Aliás, aos 29 de junho de 1955, declarava o mesmo Episcopado:
«Dever dos católicos é
1) conservar, sob a autoridade do Papa e dos bispos, únicos chefes responsáveis, a fidelidade na doutrina e a unidade na disciplina;
2) respeitar a liberdade de opinião em todas as questões sobre as quais a Igreja não se tenha pronunciado».
Donde se vê que a intolerância e o negativismo — de antemão concebidos — frente a este mundo não correspondem à genuína orientação da Igreja. Esta observa o mundo e adapta-se às novas situações em toda a medida do possível.
3) O Integrismo de tal modo estima a verdade que parece esquecer a caridade, mostrando-se demasiado pronto para a polêmica.

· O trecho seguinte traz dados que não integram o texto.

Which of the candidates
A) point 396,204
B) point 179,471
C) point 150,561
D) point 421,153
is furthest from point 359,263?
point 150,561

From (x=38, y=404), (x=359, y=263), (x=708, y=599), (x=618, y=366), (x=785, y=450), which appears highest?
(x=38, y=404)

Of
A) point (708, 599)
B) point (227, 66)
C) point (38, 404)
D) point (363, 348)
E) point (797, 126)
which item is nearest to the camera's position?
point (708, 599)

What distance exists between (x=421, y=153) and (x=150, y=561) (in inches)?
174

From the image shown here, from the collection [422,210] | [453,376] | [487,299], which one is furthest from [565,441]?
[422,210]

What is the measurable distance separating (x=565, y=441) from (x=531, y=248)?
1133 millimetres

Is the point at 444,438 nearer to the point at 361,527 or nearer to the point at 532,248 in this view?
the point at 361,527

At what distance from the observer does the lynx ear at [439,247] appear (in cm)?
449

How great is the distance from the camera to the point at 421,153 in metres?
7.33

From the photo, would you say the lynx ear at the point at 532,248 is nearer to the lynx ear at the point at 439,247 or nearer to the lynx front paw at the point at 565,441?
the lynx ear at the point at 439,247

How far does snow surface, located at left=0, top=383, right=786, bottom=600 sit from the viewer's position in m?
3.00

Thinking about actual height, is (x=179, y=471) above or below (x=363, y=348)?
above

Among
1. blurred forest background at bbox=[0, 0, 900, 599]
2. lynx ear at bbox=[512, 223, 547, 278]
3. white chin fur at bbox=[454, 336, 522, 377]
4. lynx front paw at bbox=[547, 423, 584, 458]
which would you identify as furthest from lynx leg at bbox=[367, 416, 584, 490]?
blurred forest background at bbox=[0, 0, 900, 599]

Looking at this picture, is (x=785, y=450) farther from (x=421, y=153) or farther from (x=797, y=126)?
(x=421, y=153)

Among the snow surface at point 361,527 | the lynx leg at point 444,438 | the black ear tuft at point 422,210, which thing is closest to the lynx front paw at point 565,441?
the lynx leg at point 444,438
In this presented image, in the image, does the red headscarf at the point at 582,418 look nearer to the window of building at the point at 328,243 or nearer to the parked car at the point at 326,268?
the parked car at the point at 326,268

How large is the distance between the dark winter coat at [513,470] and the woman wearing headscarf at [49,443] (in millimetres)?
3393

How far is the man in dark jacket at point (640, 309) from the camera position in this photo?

A autêntica doutrina coloca o problema em outros termos: ensina que não há verdade que não irradie caridade; por conseguinte, quem possui devidamente a verdade, sabe ser caridoso (sem comprometer nem encobrir a verdade, é claro).
4) À luz do que foi dito até aqui, deve-se entender o litígio «pro ou contra Jacques Maritain».
A respeito das idéias deste filósofo já se encontra breve estudo em «P. R.» 33/1960 (c.m.). Nada se lhe pode opor em nome da ortodoxia católica. Todavia alguns críticos o têm na conta de demasiado liberal; daí as reservas que lhe fazem alheando-se naturalmente dos amigos de Maritain. A controvérsia em torno deste nome toma por vezes caráter muito sutil e estéril; só há desvantagens em alimentá-la.
Quem serenamente tome consciência dos pontos aqui indicados, não se deixará iludir pelo zelo integrista; antes procurará seguir a sábia norma recém recordada pelo Papa João XXIII:
«Haja, nas coisas essenciais, unidade; nas acidentais, liberdade; e, em tudo, caridade».